Guardrails Over Gigabytes: Making LLM Coding Agents Behave

The coding agent did not fail quietly. That was the point.

A coding agent writes a patch. The patch looks plausible. The imports are clean enough. The function names sound like they belong in the repository. The explanation is fluent, naturally. Fluency is what these systems do best.

Then the build breaks.

This is not a surprising story anymore. It is the standard operating texture of LLM-based software automation: impressive partial competence surrounded by small, expensive lies. The industry’s reflex has been equally familiar: use a bigger model, provide more context, extend the prompt, run more samples, ask the model to reason harder, and hope the hallucination politely gets bored.
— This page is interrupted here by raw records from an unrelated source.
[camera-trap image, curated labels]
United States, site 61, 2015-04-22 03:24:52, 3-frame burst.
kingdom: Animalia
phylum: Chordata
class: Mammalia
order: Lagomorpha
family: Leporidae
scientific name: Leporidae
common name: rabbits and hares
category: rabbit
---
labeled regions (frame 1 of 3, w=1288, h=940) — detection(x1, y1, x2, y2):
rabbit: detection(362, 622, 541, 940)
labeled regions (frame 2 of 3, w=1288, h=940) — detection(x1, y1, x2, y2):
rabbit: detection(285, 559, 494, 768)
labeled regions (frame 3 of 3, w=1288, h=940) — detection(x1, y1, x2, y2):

The paper behind today’s article proposes a less theatrical answer: stop treating the LLM as the controller. Treat it as an unreliable generator placed inside a deterministic execution system.¹

That sounds modest. It is not. It changes where responsibility lives.

Instead of asking a stochastic model to both produce code and decide whether the code is good, the paper formalizes a Dual-State Action Pair, or DSAP: every generative action is paired with a deterministic post-condition guard. The LLM generates. The guard checks. The workflow advances only when the guard says the artifact satisfies the required condition.

This is the boring engineering move that agent demos tend to skip. Unfortunately for demos, boring is where reliability usually lives.

The paper’s central move is to move control outside the model

The useful distinction in the paper is not “small model versus large model.” It is “generator versus controller.”

Current LLM agent systems often blur these roles. A model reasons about a task, generates an artifact, evaluates its own progress, decides what to do next, and explains why everything is fine. That is elegant in the way a single-person accounting department is elegant: fewer handoffs, fewer forms, and absolutely wonderful opportunities for fraud.

The DSAP framework separates the roles.

The system has two kinds of state:

State type	What it tracks	Why it matters
Workflow state	Finite, observable guard statuses	Keeps execution control deterministic and auditable
Environment state	Generated artifacts, context, feedback history	Stores the messy stochastic material without letting it silently drive control
Guard feedback	Rejection reasons and diagnostic messages	Feeds retries without pretending the model has verified itself

The LLM lives on the environment side. It produces artifacts: code, tests, analyses, patches, or other intermediate outputs. The workflow controller lives on the deterministic side. It sees guard outcomes and decides whether to advance, retry, backtrack, or escalate.

The paper’s guard is not merely a filter. A filter blocks something. A guard senses whether an output has satisfied a post-condition and converts an opaque generated artifact into an observable workflow signal.

That signal has three states:

Guard verdict	Operational meaning	Workflow consequence
Satisfied	The artifact passes the required check	Advance to the next step
Unsatisfied but recoverable	The artifact failed in a way that may be fixed with feedback	Retry with refined context
Guard-determined unrecoverable failure	The artifact failed in a way the system should not keep retrying	Escalate

This tri-state design matters because not all failures deserve the same response. A syntax error may deserve a retry. A policy violation may deserve escalation. A repeated test failure may indicate that the current step is not the root cause. A model that keeps inventing nonexistent file paths is not asking for encouragement. It is asking for adult supervision.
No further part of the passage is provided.